### Trecho da página
□ □ □ □ □

Segundo os estudiosos, as sociedades de cultura mista não são características do Período Neolítico inicial, mas o foram na sua última fase. Seriam sociedades já estratificadas, divididas entre governantes e governados, em que a organização não era mais baseada no clã ou parentesco. Em lugar de uma única cultura neolítica, registra-se um conjunto de culturas, muito provavelmente distintas entre si. Por certo, havia tradições gerais, traços comuns que as identificavam; mas a aplicação regional dava expressões diferentes a esses princípios comuns; o cultivo, a olaria, a construção de choças, o aguçamento do machado pelo polimento. As comunidades em geral eram pequenas, aldeias ou vilas de extensão variável entre meio e três hectares. As choças eram de caniço, madeira ou pedras, recobertas de barro.
Cada aldeia se auto-abastecia com os recursos existentes dentro de seus limites ou redondezas, sem intercâmbio com outras aldeias e comunidades. Essa auto-suficiência e a ausência de especialização das funções constituem as primeiras características restritivas do Período Neolítico. Entretanto, nas aldeias e tumbas neolíticas mais primitivas, foram achados materiais trazidos de grandes distâncias. Isso prova quer a auto-suficiência não era tão completa como se pensava. E nem sempre eram artigos tão essenciais, como por exemplo a pedra de cortar (obsidiana), da Ásia anterior e Europa central, também foi encontrada em outras regiões bem distantes das primeiras.

□ □ □ □ □

### Material apresentado
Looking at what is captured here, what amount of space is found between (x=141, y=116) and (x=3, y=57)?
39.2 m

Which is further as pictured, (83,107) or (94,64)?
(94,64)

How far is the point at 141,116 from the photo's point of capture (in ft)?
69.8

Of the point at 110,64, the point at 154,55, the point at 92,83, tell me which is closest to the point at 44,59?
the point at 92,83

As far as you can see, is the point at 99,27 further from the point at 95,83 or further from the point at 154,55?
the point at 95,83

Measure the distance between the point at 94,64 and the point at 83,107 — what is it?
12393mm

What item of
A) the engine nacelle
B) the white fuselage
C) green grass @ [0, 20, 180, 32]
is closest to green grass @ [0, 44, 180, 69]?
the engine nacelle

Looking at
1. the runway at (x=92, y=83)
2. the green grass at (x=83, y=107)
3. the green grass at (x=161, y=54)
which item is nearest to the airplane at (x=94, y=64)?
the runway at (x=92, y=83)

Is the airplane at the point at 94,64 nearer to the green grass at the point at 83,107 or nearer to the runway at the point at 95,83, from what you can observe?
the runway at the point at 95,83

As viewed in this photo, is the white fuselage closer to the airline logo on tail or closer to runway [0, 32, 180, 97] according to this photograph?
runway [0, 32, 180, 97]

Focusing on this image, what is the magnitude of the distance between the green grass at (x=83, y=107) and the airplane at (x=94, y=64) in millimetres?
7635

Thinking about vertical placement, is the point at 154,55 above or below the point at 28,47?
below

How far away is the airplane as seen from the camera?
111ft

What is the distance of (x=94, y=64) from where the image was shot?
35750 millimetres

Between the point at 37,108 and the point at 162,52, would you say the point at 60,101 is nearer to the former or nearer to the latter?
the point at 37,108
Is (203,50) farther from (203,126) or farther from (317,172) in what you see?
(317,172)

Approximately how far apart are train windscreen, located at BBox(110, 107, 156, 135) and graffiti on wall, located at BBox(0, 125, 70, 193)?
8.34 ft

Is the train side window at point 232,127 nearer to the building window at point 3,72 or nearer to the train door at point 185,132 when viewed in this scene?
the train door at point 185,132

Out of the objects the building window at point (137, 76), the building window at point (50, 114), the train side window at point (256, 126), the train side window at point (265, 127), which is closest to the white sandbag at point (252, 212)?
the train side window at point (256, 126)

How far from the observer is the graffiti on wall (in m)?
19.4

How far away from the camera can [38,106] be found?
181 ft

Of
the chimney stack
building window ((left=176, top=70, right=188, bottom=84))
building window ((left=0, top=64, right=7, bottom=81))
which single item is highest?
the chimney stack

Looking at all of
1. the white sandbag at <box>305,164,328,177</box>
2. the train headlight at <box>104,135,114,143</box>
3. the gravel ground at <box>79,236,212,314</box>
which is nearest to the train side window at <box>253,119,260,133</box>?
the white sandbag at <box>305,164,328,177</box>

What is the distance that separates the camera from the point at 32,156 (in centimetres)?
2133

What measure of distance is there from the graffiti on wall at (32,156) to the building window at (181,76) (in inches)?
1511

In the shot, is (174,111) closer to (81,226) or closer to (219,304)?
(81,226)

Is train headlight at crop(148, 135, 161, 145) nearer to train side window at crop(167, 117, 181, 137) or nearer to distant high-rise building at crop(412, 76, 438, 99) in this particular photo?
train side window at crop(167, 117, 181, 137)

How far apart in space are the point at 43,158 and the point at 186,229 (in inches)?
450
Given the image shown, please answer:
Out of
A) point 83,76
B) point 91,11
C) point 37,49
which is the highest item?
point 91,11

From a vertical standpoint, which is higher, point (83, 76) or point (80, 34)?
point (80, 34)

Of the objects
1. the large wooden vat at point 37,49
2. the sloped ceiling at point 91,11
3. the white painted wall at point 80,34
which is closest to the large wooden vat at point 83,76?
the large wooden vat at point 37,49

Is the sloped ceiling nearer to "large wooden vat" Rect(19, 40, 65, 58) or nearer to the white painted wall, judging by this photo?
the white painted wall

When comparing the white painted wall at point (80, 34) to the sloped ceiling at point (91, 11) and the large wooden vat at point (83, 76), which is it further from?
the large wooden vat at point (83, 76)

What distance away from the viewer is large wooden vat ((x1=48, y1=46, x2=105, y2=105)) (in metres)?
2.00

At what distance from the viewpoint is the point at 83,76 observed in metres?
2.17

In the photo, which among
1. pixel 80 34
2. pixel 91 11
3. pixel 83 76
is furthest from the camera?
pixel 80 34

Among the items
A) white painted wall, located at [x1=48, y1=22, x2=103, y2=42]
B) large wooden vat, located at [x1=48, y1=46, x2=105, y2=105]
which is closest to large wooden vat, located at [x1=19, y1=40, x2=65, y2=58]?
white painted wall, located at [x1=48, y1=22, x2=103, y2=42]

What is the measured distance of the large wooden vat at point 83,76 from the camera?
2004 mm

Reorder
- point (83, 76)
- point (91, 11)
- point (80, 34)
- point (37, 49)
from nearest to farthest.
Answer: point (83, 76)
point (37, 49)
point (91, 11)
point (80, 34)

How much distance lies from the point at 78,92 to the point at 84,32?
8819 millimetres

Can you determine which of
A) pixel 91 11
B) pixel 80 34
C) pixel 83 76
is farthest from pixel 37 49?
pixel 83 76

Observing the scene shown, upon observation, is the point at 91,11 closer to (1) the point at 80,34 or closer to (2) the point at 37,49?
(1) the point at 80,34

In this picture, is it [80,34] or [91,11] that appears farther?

□ □ □ □ □

### Exercício
Prossiga o trecho sobre o Período Neolítico a partir da última frase apresentada. O material acima é independente do trecho sobre o Período Neolítico.

### Resultado final
Isso indica que também existiam alguns rudimentos de especialização intercomunal. Em várias partes da Europa e da Ásia anterior, foram exploradas pedreiras, e dessa atividade nasceram grupos mineiros, com técnicas complexas de perfuração de poços e abertura de galerias subterrânea. Do produto extraído se fabricavam machados melhores, depois distribuídos por extensas zonas. É provável que grupos mais primitivos tenham convivido com outros mais evoluídos e estabeleceram relações de troca. Assim, apesar da inicial auto-suficiência, estabeleceram-se entre vários núcleos um certo comércio de artigos não essenciais, num sistema de trocas. Nas cavernas de Dordonha, na atual França centro-ocidental, encontram-se, por exemplo, cunhas mediterrâneas trazidas do Sul.
Os grupos mais desenvolvidos relacionavam-se de modo mais intenso do que os grupos coletores. Mas o contato com o mundo exterior era sempre acidental e ocasional. Durante a maior parte do tempo, tiveram que adaptar seu modo de vida a um ambiente limitado. E as culturas se diversificavam porque cada ambiente oferecia a cada comunidade perspectivas peculiares de descobertas e invenções.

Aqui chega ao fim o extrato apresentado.